**EXERCISES**
[A] In the article on the Royal visit to Gibraltar, rewrite the paragraph beginning "The small team of 10 volunteers" as a bulleted list that keeps its main facts.
[B] List every nursery-aged child named in the article on the Royal visit to Gibraltar as greeting Prince Edward alongside St Mary's schoolteacher Kathy Sampere.
[C] Resume the article on the Royal visit to Gibraltar, starting right after its final sentence.

**TEXT BLOCK**
- Opening Delimiter -

Hamish turned eight years old on Wednesday, and asked Sophie for a photo together as his birthday present. Sophie obliged, putting her arm around him as she smiled for a snapshot the family will treasure.

He was waiting with his mother, Dita, and both squealed with excitement and nerves after speaking to the Countess.
“I was so nervous, but if I don’t ask, I don’t get,” said Dita.

“It’s my son’s birthday so I thought let’s make it a bit special and it worked.”

Dita and Hamish were going to continue with his birthday celebrations with a swim, and commented on how special and memorable their moment with Sophie was.

Lottie Azopardi had her special moment when she gave Sophie a bouquet of flowers outside City Hall.

Lottie was granted the opportunity after winning ‘Most Promising Infant’ at the Gibraltar Festival of Young Musicians, but when asked about her favourite hobby she told the Royal couple she enjoyed gymnastics.

Lottie was joined by Olivia Desoisa and Elise Andlaw, both Loreto Convent pupils who formed part of the choir which won ‘Best School Choir’ in the same competition.

Elsewhere in Main Street, Prince Edward spoke to schoolchildren from Loreto Convent about what lessons they had skipped to see him.

The pupils, dressed in PE clothes, excitedly told him they had missed maths and now some of their PE lesson time too.
Julian Rocca, James Olivera and Sebastian Nilsen Nunn, all aged 10, told the Chronicle they had learnt about the Royal family and the Queen and said it was “cool” to meet the Prince in person.

St Mary’s schoolteacher Kathy Sampere greeted the Prince alongside nursery aged children, Lucas Victor, Riley-Anne Ritchie and Isabelle Stagnetto, who said “good morning Your Highness” to Prince Edward.

The team at the Civil Status and Registration Office including Vanessa Sene, Katrina Ignacio, Sharron Borge, Emma Senior and Danielle Gracia were excited to see the Royals, as was Deputy Registrar Adrian Traverso, who said he was happy to meet the Prince and had previously met Princess Anne.

He had met Princess Anne after he was injured during an exercise with the Royal Gibraltar Regiment in Morocco and was in hospital.


Residents of Moorish Castle Estate had worked tirelessly to decorate and paint the estate in red, white and blue, with their efforts recognised by the Royal couple.

The small team of 10 volunteers painted stairs and pipes, hung flag bunting from the buildings and decorated the area with Union flags, working up to 16 hours a day under the hot sun to give the couple a Royal welcome.

Joelle Baglietto, formed part of the voluntary team, and had previously decorated the estate for the Royal couples Diamond Jubilee visit 10 years ago.

- Closing Delimiter -

**SUPPLIED ENTRIES**
- Opening Delimiter -

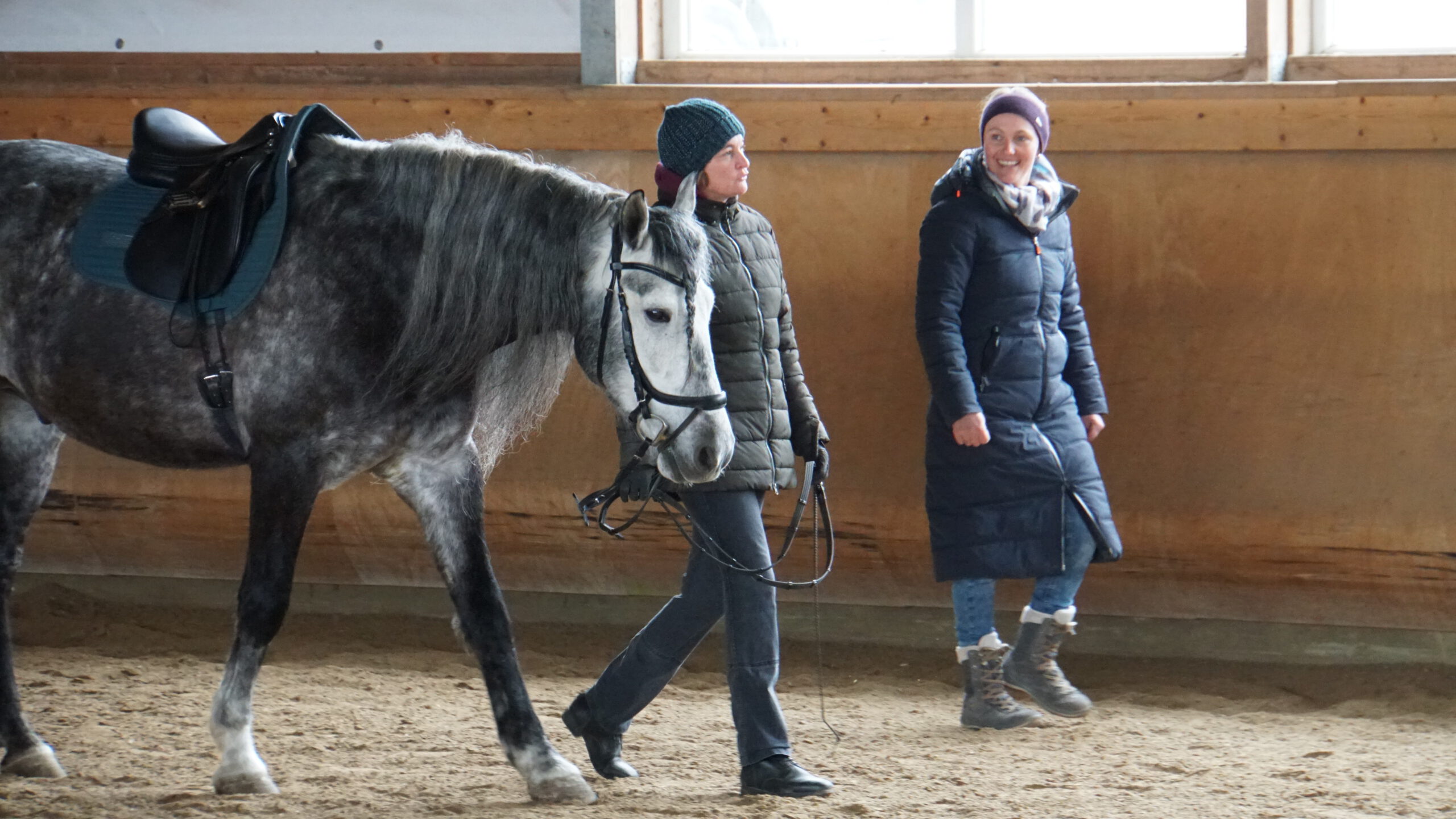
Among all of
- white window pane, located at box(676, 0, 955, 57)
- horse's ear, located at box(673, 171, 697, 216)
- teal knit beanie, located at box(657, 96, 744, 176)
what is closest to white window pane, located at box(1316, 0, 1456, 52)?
white window pane, located at box(676, 0, 955, 57)

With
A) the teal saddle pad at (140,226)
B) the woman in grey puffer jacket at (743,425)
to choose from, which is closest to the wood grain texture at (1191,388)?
the woman in grey puffer jacket at (743,425)

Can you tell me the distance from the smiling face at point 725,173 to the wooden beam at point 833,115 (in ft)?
5.83

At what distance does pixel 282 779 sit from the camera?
3.56 metres

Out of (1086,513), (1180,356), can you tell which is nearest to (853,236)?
(1180,356)

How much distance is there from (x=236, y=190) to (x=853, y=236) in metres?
2.23

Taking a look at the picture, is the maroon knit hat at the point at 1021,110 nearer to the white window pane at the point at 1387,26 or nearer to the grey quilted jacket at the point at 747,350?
the grey quilted jacket at the point at 747,350

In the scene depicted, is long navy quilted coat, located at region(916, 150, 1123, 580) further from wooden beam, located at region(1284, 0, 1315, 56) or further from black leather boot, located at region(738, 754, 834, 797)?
wooden beam, located at region(1284, 0, 1315, 56)

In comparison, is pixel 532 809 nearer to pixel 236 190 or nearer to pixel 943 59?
pixel 236 190

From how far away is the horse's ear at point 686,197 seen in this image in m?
3.12

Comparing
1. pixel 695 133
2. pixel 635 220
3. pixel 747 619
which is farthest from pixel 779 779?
pixel 695 133

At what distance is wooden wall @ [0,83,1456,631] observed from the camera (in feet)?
15.3

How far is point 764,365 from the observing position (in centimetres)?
333

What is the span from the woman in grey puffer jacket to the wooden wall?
1701 millimetres

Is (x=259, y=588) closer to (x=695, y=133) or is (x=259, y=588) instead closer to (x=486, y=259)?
(x=486, y=259)
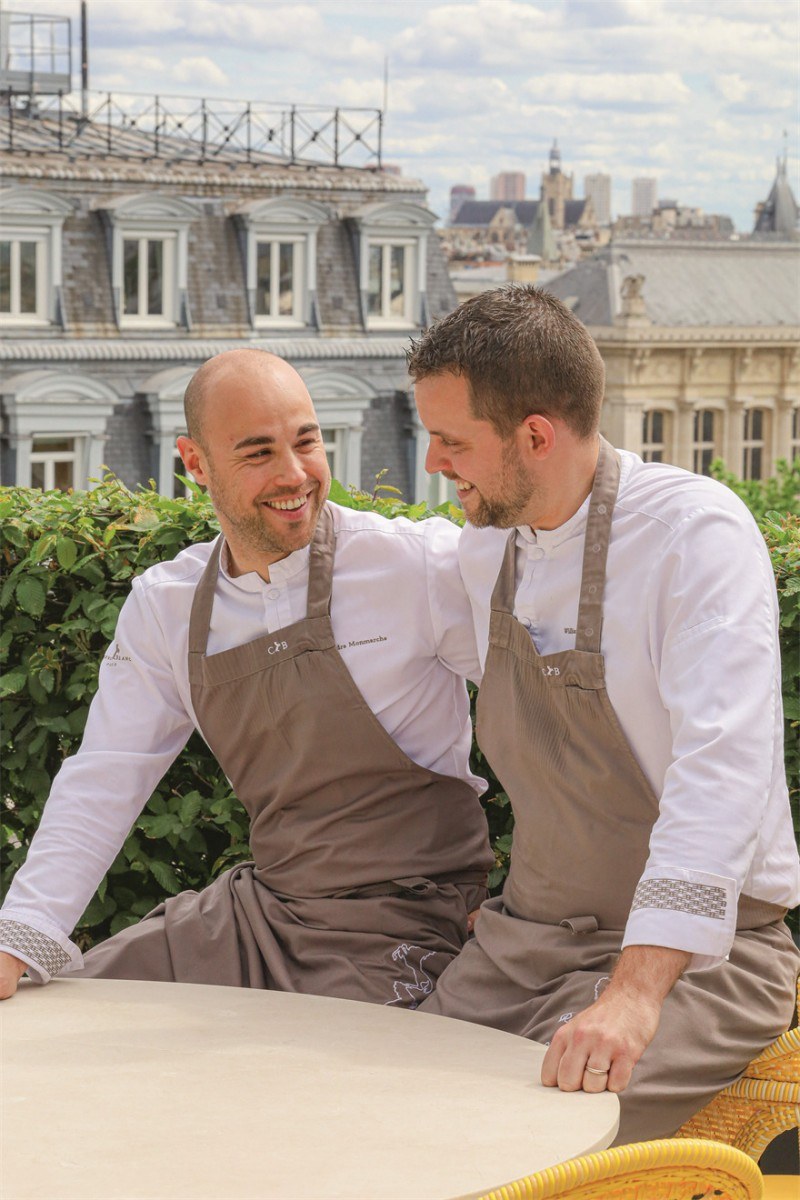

- Closing Delimiter -

**RESPONSES TO THE TASKS**
[A]
- Team: 10 volunteers
- Painted stairs and pipes
- Hung flag bunting from the buildings
- Decorated the area with Union flags
- Worked up to 16 hours a day under the hot sun
- Aim: to give the couple a Royal welcome

[B]
- Lucas Victor
- Riley-Anne Ritchie
- Isabelle Stagnetto

[C]
Joelle was grateful the estate could pull off the decorations once again, and said the fact Moorish Castle Estate had been tasked again to hold a visit was testament to their hard work 10 years ago.

“Last time we did a brilliant job and I think this time we’ve done a hundred times better,” Ms Baglietto said.

“I am really, really happy of how it has turned out and, today, I think, we will make Gibraltar proud.”

Early morning, at 9am, schoolchildren from St Bernard’s Lower and Upper Primary, as well as students from Prior Park School waved their flags for the Earl and Countess’s arrival.

Volunteers present who met the Royals included Christine Clara, Kevin Martinez, Jairon Mor, Maria Baglietto and David Cotterill, with Sandra Martinez also taking part in the volunteer effort despite being unable to attend the Royal visit.

Miah Bates, aged nine, gave the Countess a bouquet of flowers during the visit.

The couple were generous with their time and spoke to the volunteers and children, setting the scene for how the rest of their day would unfold.


During a lunch at Bistro Point, in Europa Point, the Royals were welcomed by Duke of Edinburgh Award Chairman, Dale Cruz, and Deputy Governor, Nick Pyle, who founded the Duke of Edinburgh Golf charity in Gibraltar.

The Prince, who now heads the Award established by his late father, thanked sponsors and everyone involved for their support and praised the youngsters who had recently obtained gold award or were in the scheme.

Later that evening, the Royals attended the Garden party at the Convent, which was slimmed down due to Covid-19.
Some 300 guests attended, less than half the usual number with guests split into groups.